Akdeniz çevresinde egemen bir imparatorluğun doğusundan batısına geniş bir coğrafyada eserler veren bir bayındırlık bakanı Mimar Sinan. Büyük bir ekiple çalışıyor ve kuşkusuz çevresinde başka yetenekli mimarlar da var. Onun için eserlerinin listelendiği üç ayrı belgenin toplam dörtyüzü bulan yapılarının hepsini bizzat uğraşarak, başında durarak tasarladığını, yaptığını ileri sürmek anlamsız. Deha değerlendirmesi, yaptığı eserlerin sayısından değil niteliğinden kaynaklanıyor. Şehzade Külliyesi ile yaptığı önemli başlangıçtan Selimiye Külliyesine uzanan mimari gelişim çizgisi, onun yeteneklerini çok iyi yansıtıyor. Dini yapılarının yanı sıra köprüleri, su kemerleri, saray pavyonları, hamamları, hepsi ayrı ayrı özellikli, çok zengin çeşitlilikle onun çok yönlü mimari kimliğini ve yaratıcılığını gösteriyor.

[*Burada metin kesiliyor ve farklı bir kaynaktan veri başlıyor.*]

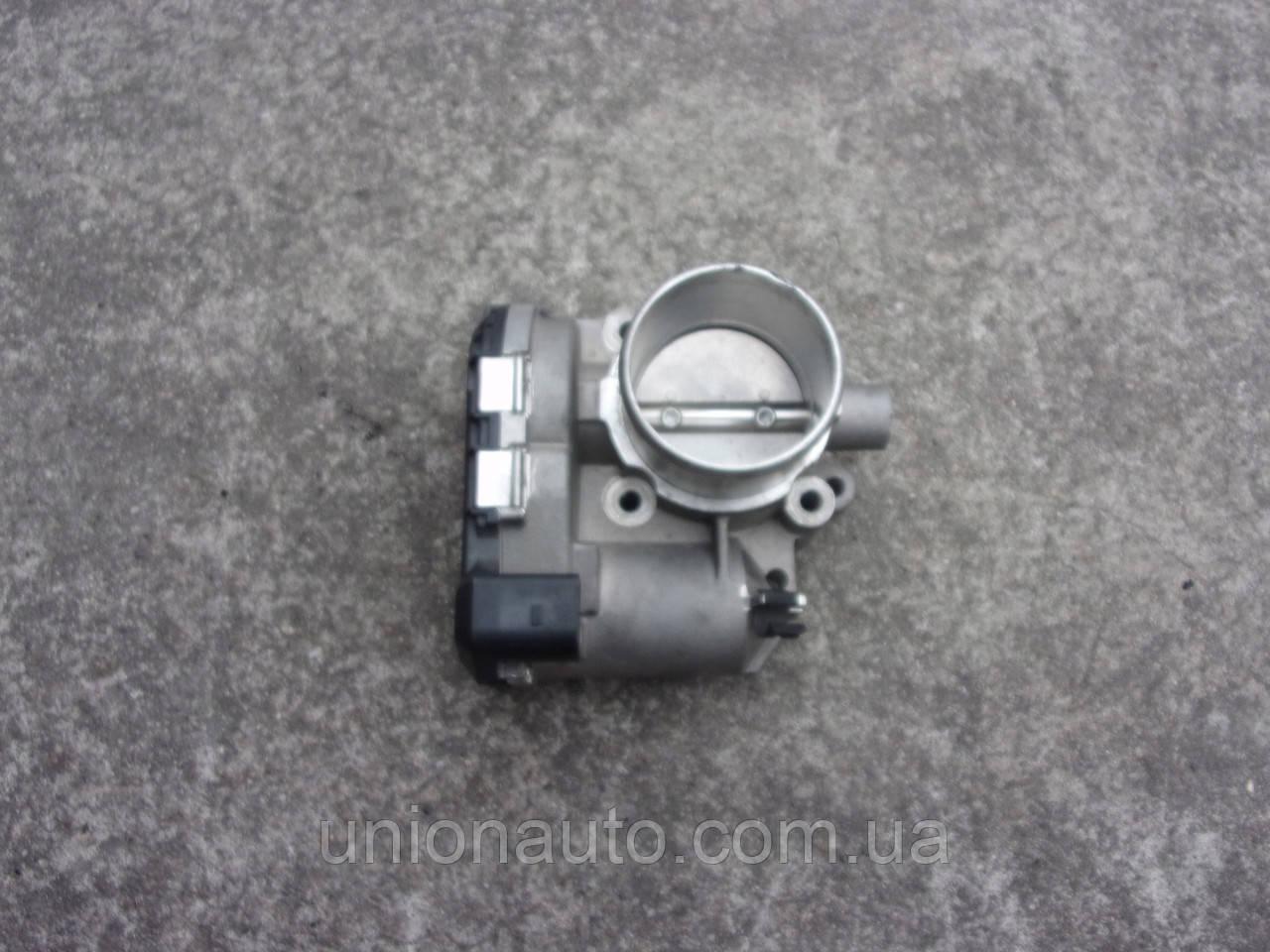 Дросельна заслінка FOCUS C-MAX, FIESTA 1,6 7S7G-9F991-AA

50 yıl mimarbaşı olması ve bulunduğu ortamın ona yaratıcılığını ifade edecek fırsatlar vermesi büyük bir şans kuşkusuz. Onun kadar yetenekli başka mimarlar da vardı Osmanlı Mimarlığı'nda mutlaka ancak ne Mimar Sinan kadar iş aldılar, ne de onun kadar uzun süre aynı pozisyonda kaldılar. Dolayısıyla dünyada yeni yeni tanınmaya başlayan Mimar Sinan’ın tasarımlarının evrensel düzeyde ve bir deha ürünü olduğunu düşünüyorum. Onun büyüklüğü başka mimarları küçültmüyor. Onları da araştırıp, tanımak ve değerlendirmek gerekiyor.”
Şevki Vanlı
“İsa’nın yüzünü kim biliyor ?”
Şevki Vanlı: “Bu tartışma veya herhangi bir tartışma, bir ortamda faklı düşünenlerin bulunduğunu, demek ki doğru veya yanlış düşünce üretildiğini gösterir. Bu nedenle, düşünce düzeyinde, tartışmanın sonuçlanmasını değil gelişmesini, kimsenin ve hiçbir konunun dokunulmazlığının olmamasını isterim.
Yenimimar Gazetesi’nin Temmuz ‘07 sayısında Doğan Kuban’ın “Osmanlı Mimarisi” isimli büyük çalışması üzerine, kendisi ve Christoph Neumann adındaki Osmanlı tarihçisinin düşüncelerini ve U. Tanyeli’nin Arredamento Mimarlık’ın Nisan – Mayıs 07 sayılarındaki yazılarını okudum. Neumann’ın eleştirisi, Kuban’ın milliyetçi yaklaşımının evrensellikle bağdaşmayacağı, Tanyeli’nin ise uzun bir dönemi aydınlatan, ortada yeterli belge olmadan bir efsane yaratılarak onun üzerinden tarih yazılamayacağı yönündeydi.
Neumann’ın, Osmanlı’nın karmaşık yapısının dışlandığı savı, bir bakıma onu oluşturan kültürler arasında Türk toplumunun egemenliği ve temsiliyet hakkını yok saymaktır. Son yıllarda yürütülen bir genel politikanın mimarlık tarihi ortamındaki sözcüsü gibi...
Tanyeli, Mimar Sinan’ın fizyonomisi bilinmeden heykelinin yapılmasının, tarihte, dini temsilcileri ve milliyetçi kahramanları efsaneleştirmek için kullanıldığını, bir sanatçıya hiçbir zaman uygulanmadığını söylüyor. Doğrudur, ama bu geleneğin genişletilerek bir mimar için uygulanması, bazı kuruntular dışında, güzel birşey olmalı...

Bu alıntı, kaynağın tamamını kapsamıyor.